Amid operational chaos at Heathrow Airport in the United Kingdom, Delta Airlines recently came up with a "creative" solution to reunite passengers with their stranded baggage. The airline deployed a wide-body aircraft last week only to bring 1,000 pieces of luggage back to the United States.
According to CNN, a staffing shortage at Heathrow Airport in London has caused a service meltdown in recent weeks. Airport officials responded to the cancelled flights and massive lost baggage complaints by telling airlines that they must limit the number of passengers at the airport to 100,000 a day.
So, Delta Airlines figured out a way to get the lost bags out of the airport, even though it couldn't take more passengers. The airline used an empty Airbus A330-200 to retrieve the lost bags.
"Delta teams worked a creative solution to move delayed checked bags from London-Heathrow on July 11 after a regularly scheduled flight had to be cancelled given airport passenger volume restrictions at Heathrow," the airlines said in a statement as per CNN.
"Delta flight 9888 from Heathrow to Delta's Detroit hub flew 1,000 bags back to the United States, where teams then forwarded the bags on to our customers," it added.
Delta's A330-200 aircraft can accommodate up to 406 passengers, and it typically carries 210 and 250 passengers. The airline noted that even though it was a passenger-free flight, the bags flew where they usually do - in the aircraft's designated baggage bins, not the passenger cabins.
Meanwhile, Heathrow airport has struggled to keep up with bags over the past few weeks because of understaffing and a surge in travel.
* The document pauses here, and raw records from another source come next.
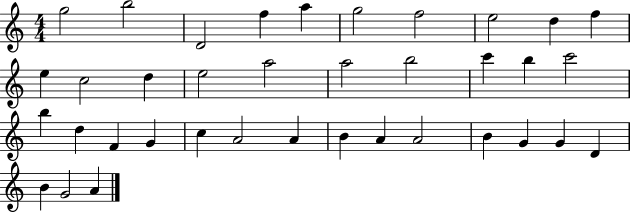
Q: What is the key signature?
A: C major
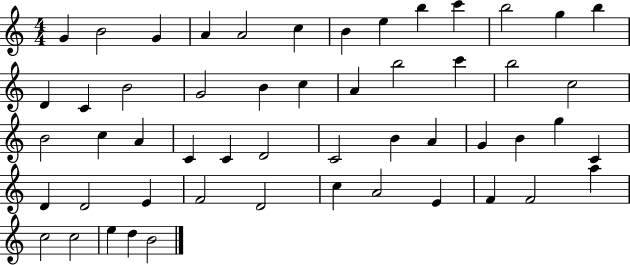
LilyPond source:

{
  \clef treble
  \numericTimeSignature
  \time 4/4
  \key c \major
  g'4 b'2 g'4 | a'4 a'2 c''4 | b'4 e''4 b''4 c'''4 | b''2 g''4 b''4 | \break d'4 c'4 b'2 | g'2 b'4 c''4 | a'4 b''2 c'''4 | b''2 c''2 | \break b'2 c''4 a'4 | c'4 c'4 d'2 | c'2 b'4 a'4 | g'4 b'4 g''4 c'4 | \break d'4 d'2 e'4 | f'2 d'2 | c''4 a'2 e'4 | f'4 f'2 a''4 | \break c''2 c''2 | e''4 d''4 b'2 | \bar "|."
}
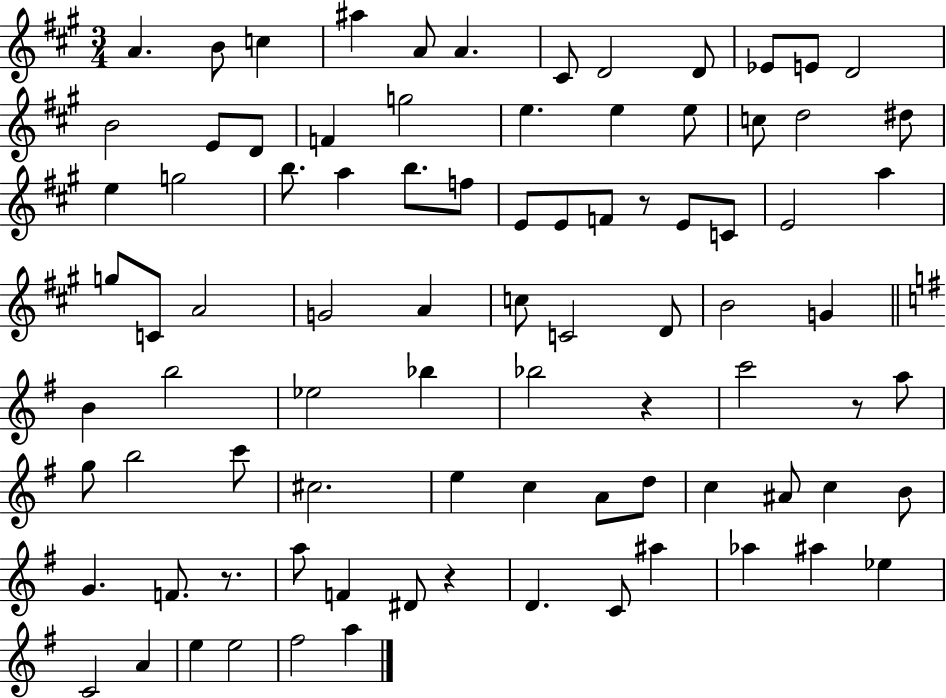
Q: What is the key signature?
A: A major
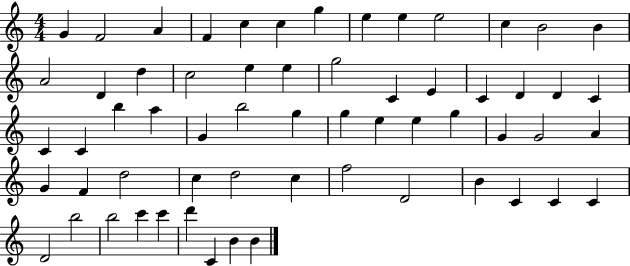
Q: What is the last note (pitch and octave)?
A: B4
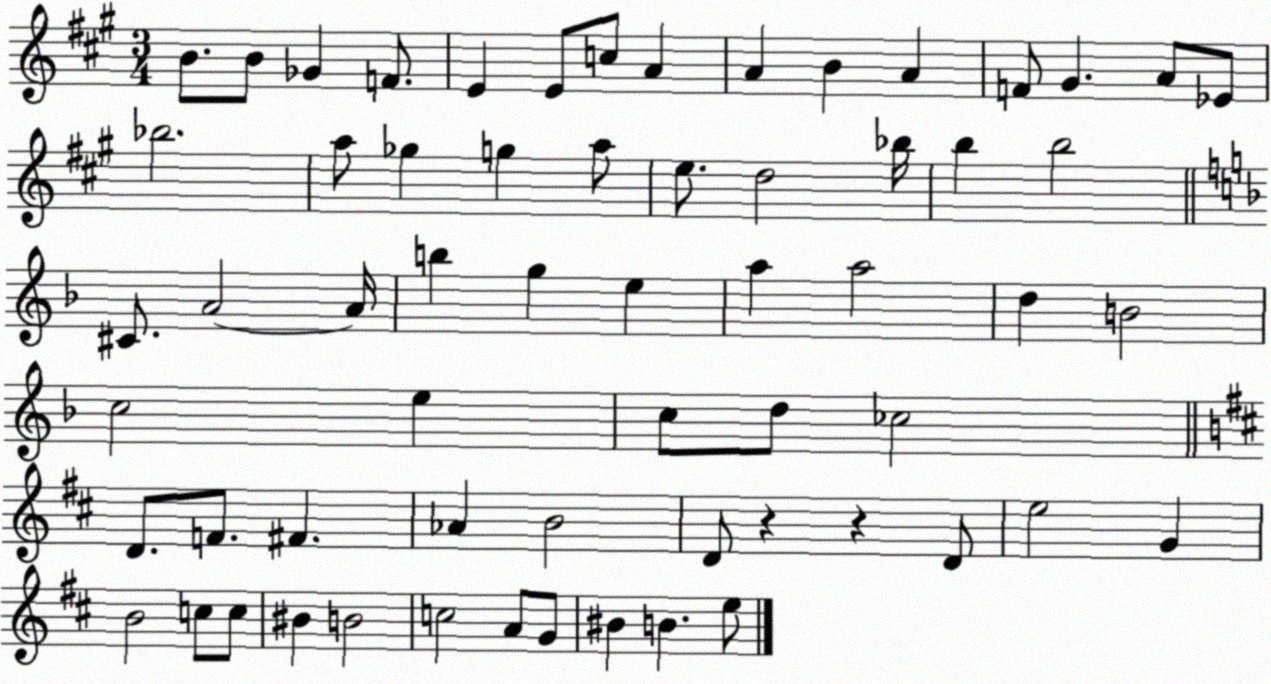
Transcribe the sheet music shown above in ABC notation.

X:1
T:Untitled
M:3/4
L:1/4
K:A
B/2 B/2 _G F/2 E E/2 c/2 A A B A F/2 ^G A/2 _E/2 _b2 a/2 _g g a/2 e/2 d2 _b/4 b b2 ^C/2 A2 A/4 b g e a a2 d B2 c2 e c/2 d/2 _c2 D/2 F/2 ^F _A B2 D/2 z z D/2 e2 G B2 c/2 c/2 ^B B2 c2 A/2 G/2 ^B B e/2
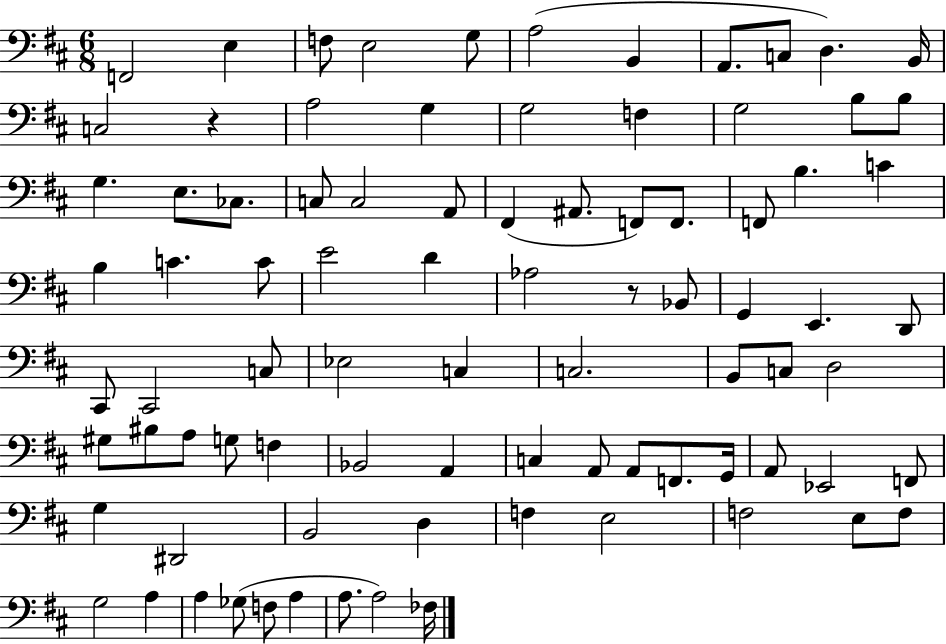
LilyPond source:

{
  \clef bass
  \numericTimeSignature
  \time 6/8
  \key d \major
  f,2 e4 | f8 e2 g8 | a2( b,4 | a,8. c8 d4.) b,16 | \break c2 r4 | a2 g4 | g2 f4 | g2 b8 b8 | \break g4. e8. ces8. | c8 c2 a,8 | fis,4( ais,8. f,8) f,8. | f,8 b4. c'4 | \break b4 c'4. c'8 | e'2 d'4 | aes2 r8 bes,8 | g,4 e,4. d,8 | \break cis,8 cis,2 c8 | ees2 c4 | c2. | b,8 c8 d2 | \break gis8 bis8 a8 g8 f4 | bes,2 a,4 | c4 a,8 a,8 f,8. g,16 | a,8 ees,2 f,8 | \break g4 dis,2 | b,2 d4 | f4 e2 | f2 e8 f8 | \break g2 a4 | a4 ges8( f8 a4 | a8. a2) fes16 | \bar "|."
}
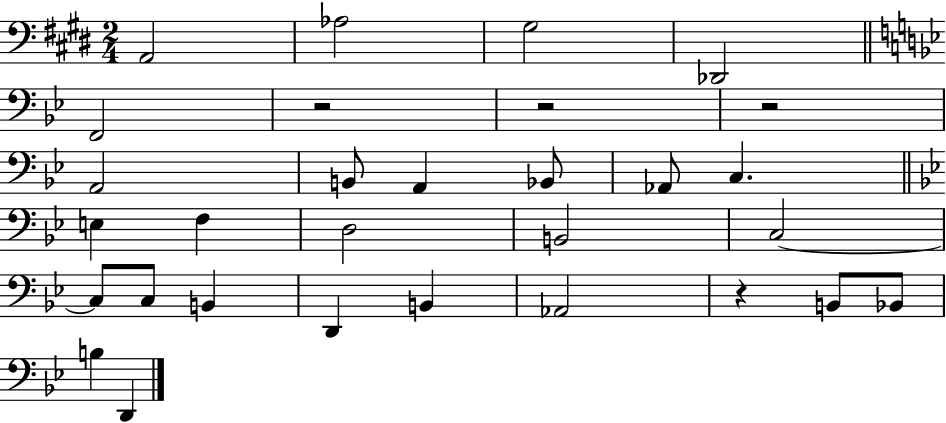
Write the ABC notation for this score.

X:1
T:Untitled
M:2/4
L:1/4
K:E
A,,2 _A,2 ^G,2 _D,,2 F,,2 z2 z2 z2 A,,2 B,,/2 A,, _B,,/2 _A,,/2 C, E, F, D,2 B,,2 C,2 C,/2 C,/2 B,, D,, B,, _A,,2 z B,,/2 _B,,/2 B, D,,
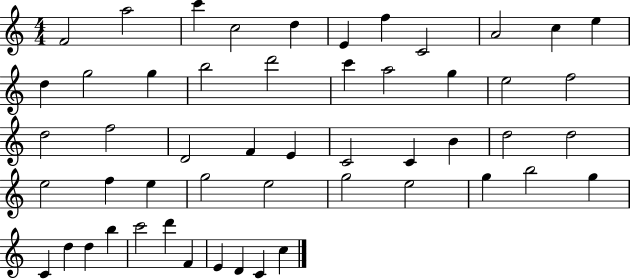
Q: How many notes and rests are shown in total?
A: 52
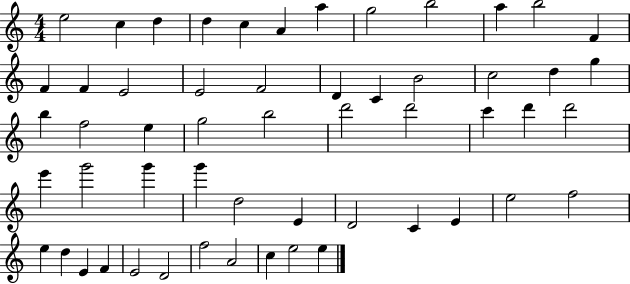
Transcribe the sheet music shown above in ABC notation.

X:1
T:Untitled
M:4/4
L:1/4
K:C
e2 c d d c A a g2 b2 a b2 F F F E2 E2 F2 D C B2 c2 d g b f2 e g2 b2 d'2 d'2 c' d' d'2 e' g'2 g' g' d2 E D2 C E e2 f2 e d E F E2 D2 f2 A2 c e2 e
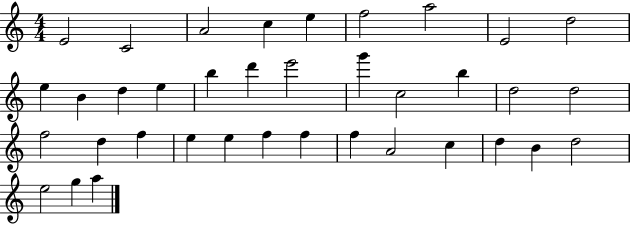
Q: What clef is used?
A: treble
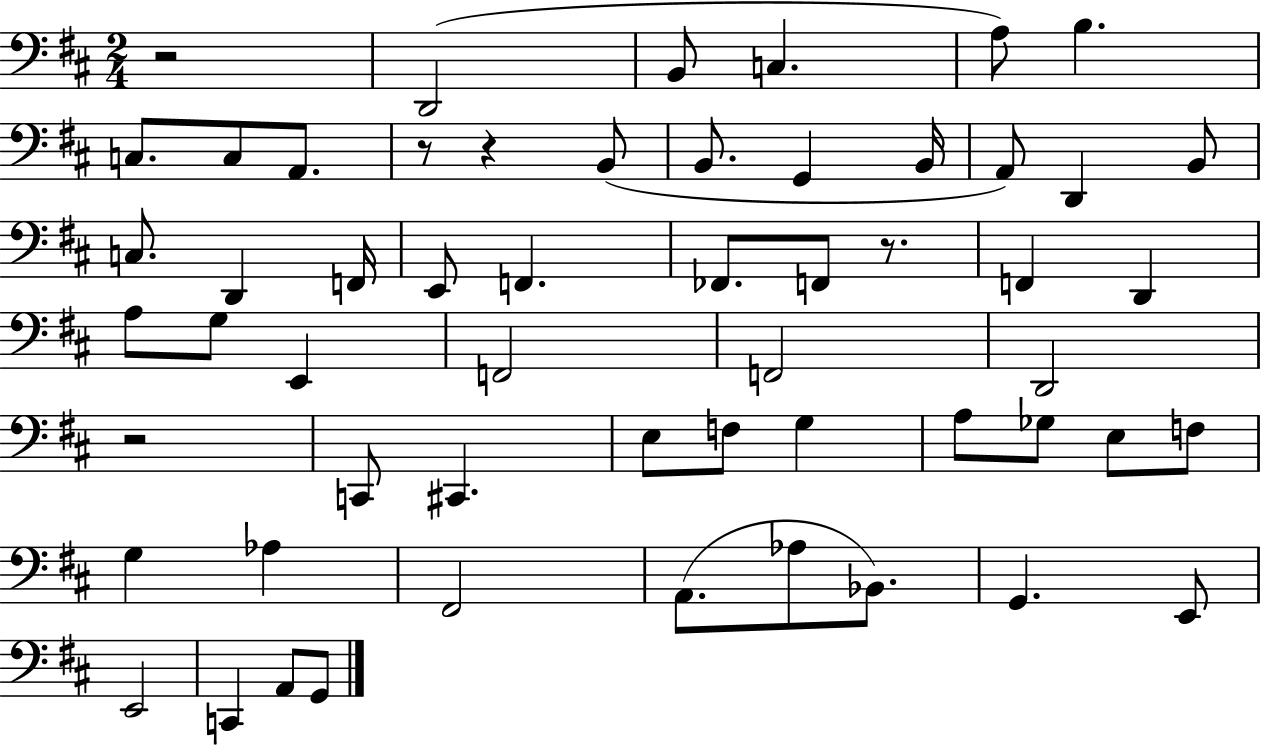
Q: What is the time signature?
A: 2/4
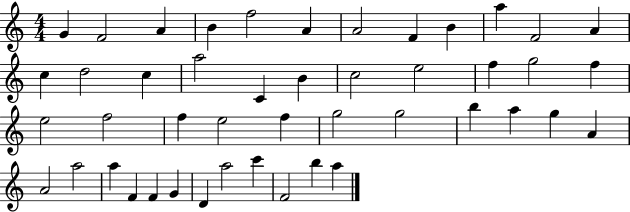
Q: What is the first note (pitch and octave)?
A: G4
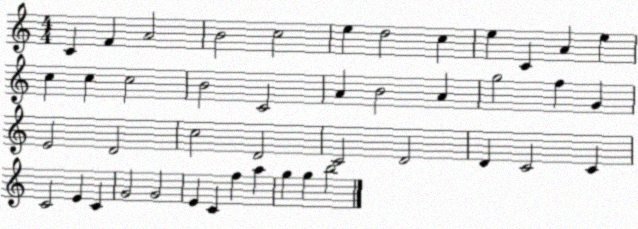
X:1
T:Untitled
M:4/4
L:1/4
K:C
C F A2 B2 c2 e d2 c e C A e c c c2 B2 C2 A B2 A g2 f G E2 D2 c2 D2 C2 D2 D C2 C C2 E C G2 G2 E C f a g g b2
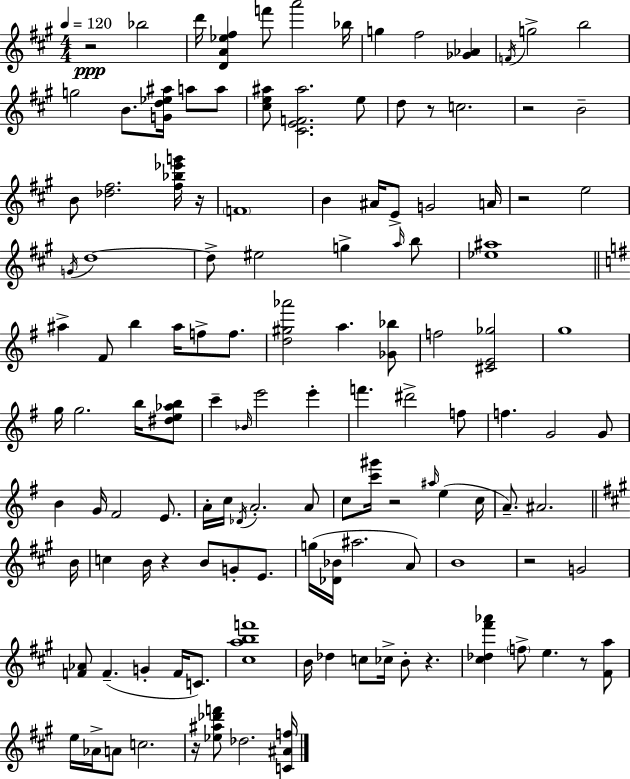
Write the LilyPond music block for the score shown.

{
  \clef treble
  \numericTimeSignature
  \time 4/4
  \key a \major
  \tempo 4 = 120
  r2\ppp bes''2 | d'''16 <d' a' ees'' fis''>4 f'''8 a'''2 bes''16 | g''4 fis''2 <ges' aes'>4 | \acciaccatura { f'16 } g''2-> b''2 | \break g''2 b'8. <g' d'' ees'' ais''>16 a''8 a''8 | <cis'' e'' ais''>8 <cis' e' f' ais''>2. e''8 | d''8 r8 c''2. | r2 b'2-- | \break b'8 <des'' fis''>2. <fis'' bes'' ees''' g'''>16 | r16 \parenthesize f'1 | b'4 ais'16 e'8-> g'2 | a'16 r2 e''2 | \break \acciaccatura { g'16 } d''1~~ | d''8-> eis''2 g''4-> | \grace { a''16 } b''8 <ees'' ais''>1 | \bar "||" \break \key g \major ais''4-> fis'8 b''4 ais''16 f''8-> f''8. | <d'' gis'' aes'''>2 a''4. <ges' bes''>8 | f''2 <cis' e' ges''>2 | g''1 | \break g''16 g''2. b''16 <dis'' e'' aes'' b''>8 | c'''4-- \grace { bes'16 } e'''2 e'''4-. | f'''4. dis'''2-> f''8 | f''4. g'2 g'8 | \break b'4 g'16 fis'2 e'8. | a'16-. c''16 \acciaccatura { des'16 } a'2.-. | a'8 c''8 <c''' gis'''>16 r2 \grace { ais''16 }( e''4 | c''16 a'8.--) ais'2. | \break \bar "||" \break \key a \major b'16 c''4 b'16 r4 b'8 g'8-. e'8. | g''16( <des' bes'>16 ais''2. a'8) | b'1 | r2 g'2 | \break <f' aes'>8 f'4.--( g'4-. f'16 c'8.) | <cis'' a'' b'' f'''>1 | b'16 des''4 c''8 ces''16-> b'8-. r4. | <cis'' des'' fis''' aes'''>4 \parenthesize f''8-> e''4. r8 <fis' a''>8 | \break e''16 aes'16-> a'8 c''2. | r16 <ees'' ais'' des''' f'''>8 des''2. | <c' ais' f''>16 \bar "|."
}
The crisis has led baggage to pile up after some passengers were forced to leave the terminals without their luggage.
Last month, a video showing hundreds of suitcases lying on the floor at Heathrow Airport also surfaced online. Frustrated passengers posted photos and videos of the chaotic sea of baggage on social media. Some users even claimed that there was a two-hour delay in reclaiming their baggage.